The disparities were particularly acute in 1996, when the study began, and have improved somewhat over two years.
But the gap persisted for many groups, including women, who are most likely to get HIV through sex with a drug user and are also less likely to be in treatment.
The new research comes from the HIV Cost and Utilization Study, the first national data on care for people with HIV and AIDS. Researchers identified about 231,400 American adults with HIV who were receiving at least some medical care outside the military or prison, in all states except Alaska and Hawaii.
From this group, a random sample of more than 2,000 patients was chosen for interviews beginning in early 1996 and again in early 1998. Researchers measured six components of care -- three relating to use of medication and three related to use of doctors and hospitals.
Future research will focus on the cause of the disparities: Are certain patients failing to seek care? Or are the attitudes and practices of doctors and hospitals making it harder for these patients to get it?
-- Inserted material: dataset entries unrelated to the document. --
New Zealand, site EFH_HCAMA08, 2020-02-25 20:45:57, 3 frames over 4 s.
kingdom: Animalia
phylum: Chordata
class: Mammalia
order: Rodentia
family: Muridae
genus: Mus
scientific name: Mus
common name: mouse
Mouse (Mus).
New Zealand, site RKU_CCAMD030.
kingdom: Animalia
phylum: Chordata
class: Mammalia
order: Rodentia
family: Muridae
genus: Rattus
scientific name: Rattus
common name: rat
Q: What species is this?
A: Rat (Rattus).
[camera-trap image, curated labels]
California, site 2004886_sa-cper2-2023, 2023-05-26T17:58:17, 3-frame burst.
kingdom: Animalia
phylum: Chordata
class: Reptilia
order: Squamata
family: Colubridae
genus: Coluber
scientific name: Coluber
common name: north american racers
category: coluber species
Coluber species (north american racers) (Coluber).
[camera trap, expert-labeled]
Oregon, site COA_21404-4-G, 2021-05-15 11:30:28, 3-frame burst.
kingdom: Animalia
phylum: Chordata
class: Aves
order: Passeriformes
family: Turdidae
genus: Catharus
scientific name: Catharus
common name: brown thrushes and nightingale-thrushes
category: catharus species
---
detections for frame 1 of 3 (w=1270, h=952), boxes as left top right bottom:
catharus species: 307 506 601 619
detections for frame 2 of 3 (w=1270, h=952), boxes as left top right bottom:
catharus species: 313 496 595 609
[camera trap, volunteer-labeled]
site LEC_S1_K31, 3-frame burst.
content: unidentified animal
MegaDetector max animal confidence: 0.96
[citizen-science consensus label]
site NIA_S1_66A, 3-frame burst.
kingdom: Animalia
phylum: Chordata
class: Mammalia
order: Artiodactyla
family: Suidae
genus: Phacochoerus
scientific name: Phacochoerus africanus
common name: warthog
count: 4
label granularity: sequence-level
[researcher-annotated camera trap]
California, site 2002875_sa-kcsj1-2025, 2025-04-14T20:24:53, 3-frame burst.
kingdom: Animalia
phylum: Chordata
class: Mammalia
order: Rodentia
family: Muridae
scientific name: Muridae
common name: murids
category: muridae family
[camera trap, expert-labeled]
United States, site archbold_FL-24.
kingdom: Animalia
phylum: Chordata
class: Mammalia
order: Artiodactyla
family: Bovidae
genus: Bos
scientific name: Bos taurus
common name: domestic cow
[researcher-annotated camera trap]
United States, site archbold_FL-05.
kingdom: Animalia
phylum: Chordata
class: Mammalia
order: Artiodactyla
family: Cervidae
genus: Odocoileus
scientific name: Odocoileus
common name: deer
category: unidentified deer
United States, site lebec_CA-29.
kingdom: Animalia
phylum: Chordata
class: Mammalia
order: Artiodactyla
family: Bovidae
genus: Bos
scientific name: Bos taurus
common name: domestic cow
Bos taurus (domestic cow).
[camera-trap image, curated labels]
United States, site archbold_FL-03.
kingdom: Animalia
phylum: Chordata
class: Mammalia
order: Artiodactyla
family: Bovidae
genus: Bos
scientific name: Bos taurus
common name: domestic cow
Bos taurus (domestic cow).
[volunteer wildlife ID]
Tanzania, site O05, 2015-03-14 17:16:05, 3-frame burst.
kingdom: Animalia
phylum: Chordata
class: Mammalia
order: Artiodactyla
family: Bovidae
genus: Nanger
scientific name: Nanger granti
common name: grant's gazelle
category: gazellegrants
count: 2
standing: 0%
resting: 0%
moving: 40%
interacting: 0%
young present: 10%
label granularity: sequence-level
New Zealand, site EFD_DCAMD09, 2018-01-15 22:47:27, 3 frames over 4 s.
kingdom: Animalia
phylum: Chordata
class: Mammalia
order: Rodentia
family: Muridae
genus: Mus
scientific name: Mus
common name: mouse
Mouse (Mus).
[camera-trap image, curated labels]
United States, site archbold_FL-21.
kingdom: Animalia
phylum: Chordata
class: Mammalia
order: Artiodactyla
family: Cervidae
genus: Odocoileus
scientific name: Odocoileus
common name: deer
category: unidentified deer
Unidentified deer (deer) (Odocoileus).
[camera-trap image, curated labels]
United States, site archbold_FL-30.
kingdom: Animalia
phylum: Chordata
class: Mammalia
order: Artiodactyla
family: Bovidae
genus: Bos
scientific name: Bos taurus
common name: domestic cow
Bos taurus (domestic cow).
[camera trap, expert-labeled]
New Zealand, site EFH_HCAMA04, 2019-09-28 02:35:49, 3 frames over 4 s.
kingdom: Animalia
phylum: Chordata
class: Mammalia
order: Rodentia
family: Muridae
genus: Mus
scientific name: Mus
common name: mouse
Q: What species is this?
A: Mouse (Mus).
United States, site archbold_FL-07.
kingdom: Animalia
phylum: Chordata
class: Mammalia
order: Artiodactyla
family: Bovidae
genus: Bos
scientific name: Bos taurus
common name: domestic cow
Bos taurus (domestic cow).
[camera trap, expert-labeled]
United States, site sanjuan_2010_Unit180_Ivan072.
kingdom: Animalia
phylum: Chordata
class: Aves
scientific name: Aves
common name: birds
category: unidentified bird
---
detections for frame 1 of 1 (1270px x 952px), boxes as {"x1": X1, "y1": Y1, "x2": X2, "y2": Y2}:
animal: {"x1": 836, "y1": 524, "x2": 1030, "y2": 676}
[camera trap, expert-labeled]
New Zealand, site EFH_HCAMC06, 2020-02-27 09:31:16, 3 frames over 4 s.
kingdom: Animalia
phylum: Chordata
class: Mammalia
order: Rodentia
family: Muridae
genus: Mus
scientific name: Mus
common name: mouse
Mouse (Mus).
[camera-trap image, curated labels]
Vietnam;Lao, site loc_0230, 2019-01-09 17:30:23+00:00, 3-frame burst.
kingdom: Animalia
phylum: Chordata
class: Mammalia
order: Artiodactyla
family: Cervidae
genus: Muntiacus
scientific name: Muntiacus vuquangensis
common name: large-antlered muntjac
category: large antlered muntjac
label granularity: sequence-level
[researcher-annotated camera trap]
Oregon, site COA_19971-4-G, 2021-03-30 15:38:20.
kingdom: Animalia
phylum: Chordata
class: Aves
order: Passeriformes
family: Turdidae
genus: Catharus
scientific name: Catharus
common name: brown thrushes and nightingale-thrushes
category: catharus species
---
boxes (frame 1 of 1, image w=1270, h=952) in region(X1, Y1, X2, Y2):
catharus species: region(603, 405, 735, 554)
"At least on an unconscious level, some providers may have more aggressively tried to provide these treatments to certain patients," said Dr. Martin F. Shapiro of the University of California at Los Angeles, lead author of the study being published Wednesday in the Journal of the American Medical Association.
Shapiro also noted that the differences in care based on insurance type and race persisted, even when researchers took into account such factors as how the person contracted the virus.
This, he and others said, reflects larger disparities in the health system that go well beyond AIDS.
Overall, care improved from 1996 to 1998. At first, just 29 percent of all patients were receiving care that met all six standards. That jumped to 47 percent two years later.
But the care differed widely among groups.
In 1998, for instance, 88 percent of whites were receiving powerful protease inhibitors, but just 80 percent of blacks were.
Similarly, 87 percent of men infected through sex with other men were taking these drugs in 1998, compared with 81 percent of those infected through drug use.
Some of the gap had narrowed, but researchers found that trend had slowed, meaning further improvements were not likely.
While disparities in access to health care are widespread, unlike other diseases, most people with the AIDS virus can trace their infection to one of two sources: homosexual men or intravenous drug users.
Part of the explanation is simple economics. People infected through intravenous drug use, or sex with a drug user, generally have less money, less education and more life problems -- all of which keep them rom getting effective care.
At the same time, the gay community has mobilized around the disease, educating its members about treatment options and the importance of getting care.
But while the AIDS epidemic hit homosexual men first, blacks are the fastest-growing group of victims, now accounting for nearly half of all new infections.